Whose Rights?

If any issue is a hot potato today, a subject that divides people as few others do, it’s the so-called “LGBTQ” (and other variations) Rights.  As I write this, the national assembly of one of America’s largest Christian denominations is deliberating the matter—and, regardless of the final vote, strident discord and schism are inevitable.

I, for one, understand that if the state declares itself the supreme arbiter of all matters social and personal, the state can and will legally define, for instance, marriage—as it has.  I’m not happy about it and I believe the state has (once again) far overstepped its proper bounds.[1]  But, for the time being, as we often ruefully say: it is what it is.

Meanwhile, a number of things deeply concern many of us.  We are not being asked to merely tacitly accept same-sex marriage but to proclaim it “good.”  Some of us have been intentionally singled out for persecution in our businesses when we do not join the celebration.  Parental responsibility for their children has been abrogated in some localities such that abortions and sex-change measures may be provided with neither parental consent nor even parental knowledge!  And so the diversity revolution continues.

The Scriptural perspective is, I believe, abundantly clear.  It takes a bizarre exegetical end-run to re-define marriage and to bless homosexual activities.  But, lest we be branded with the ubiquitous “homophobe” label, we must be excruciatingly self-aware and responsive to our Lord’s requirement to seek the good of all our neighbors.  One fundamental goal should be to earn the trust of those who violently oppose us by listening, learning, and asking sensitive questions.

What Godly tactics would you suggest?

[1] The role of the state is summarized in 1 Peter 2:14 …to punish those who do evil and to praise those who do good. (ESV)

 

 

2 thoughts on “Whose Rights?”

  1. The pastor of my church in Myrtle Beach SC, Dr.

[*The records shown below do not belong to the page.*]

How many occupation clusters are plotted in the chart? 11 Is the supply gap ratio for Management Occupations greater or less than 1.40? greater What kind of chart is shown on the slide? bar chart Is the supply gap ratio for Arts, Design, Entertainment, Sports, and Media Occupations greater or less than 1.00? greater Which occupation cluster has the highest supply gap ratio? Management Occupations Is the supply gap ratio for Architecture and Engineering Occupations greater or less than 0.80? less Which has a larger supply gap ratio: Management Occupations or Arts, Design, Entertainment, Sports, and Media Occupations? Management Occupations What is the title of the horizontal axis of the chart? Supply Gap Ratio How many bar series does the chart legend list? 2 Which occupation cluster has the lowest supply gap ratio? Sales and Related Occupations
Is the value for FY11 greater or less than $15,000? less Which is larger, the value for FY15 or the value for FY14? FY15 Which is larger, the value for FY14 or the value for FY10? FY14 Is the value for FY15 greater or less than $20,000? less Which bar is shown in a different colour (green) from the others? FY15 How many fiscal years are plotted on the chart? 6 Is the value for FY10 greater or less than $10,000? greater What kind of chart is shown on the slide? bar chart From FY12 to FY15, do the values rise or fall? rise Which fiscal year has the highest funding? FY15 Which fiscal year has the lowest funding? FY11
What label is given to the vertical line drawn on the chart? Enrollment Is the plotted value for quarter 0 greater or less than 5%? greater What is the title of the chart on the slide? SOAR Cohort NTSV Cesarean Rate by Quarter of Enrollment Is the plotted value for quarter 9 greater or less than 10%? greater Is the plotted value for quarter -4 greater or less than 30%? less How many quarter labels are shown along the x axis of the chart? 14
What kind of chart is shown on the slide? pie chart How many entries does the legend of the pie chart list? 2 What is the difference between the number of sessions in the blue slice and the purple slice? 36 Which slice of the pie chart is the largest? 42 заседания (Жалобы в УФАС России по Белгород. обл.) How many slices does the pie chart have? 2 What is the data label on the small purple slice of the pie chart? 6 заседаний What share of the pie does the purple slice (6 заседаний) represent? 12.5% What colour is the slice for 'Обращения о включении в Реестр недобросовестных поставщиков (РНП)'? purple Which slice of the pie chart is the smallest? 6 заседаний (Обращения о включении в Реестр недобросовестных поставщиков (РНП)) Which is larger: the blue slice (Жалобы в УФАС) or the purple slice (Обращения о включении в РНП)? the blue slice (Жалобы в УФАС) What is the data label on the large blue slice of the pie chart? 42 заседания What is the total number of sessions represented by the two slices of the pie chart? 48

Jeff Dunn, has had great success in ministry by applying and teaching those under his spiritual authority, that we as Christians should neither “condone nor condem” those entangled in homosexuality but that by our love for them and our love for Christ, “convict” them to seek Christ’s forgiveness and power for help. It sounds simplistic but I saw it change lives, break down walls between God’s children and spread godliness in his congregation.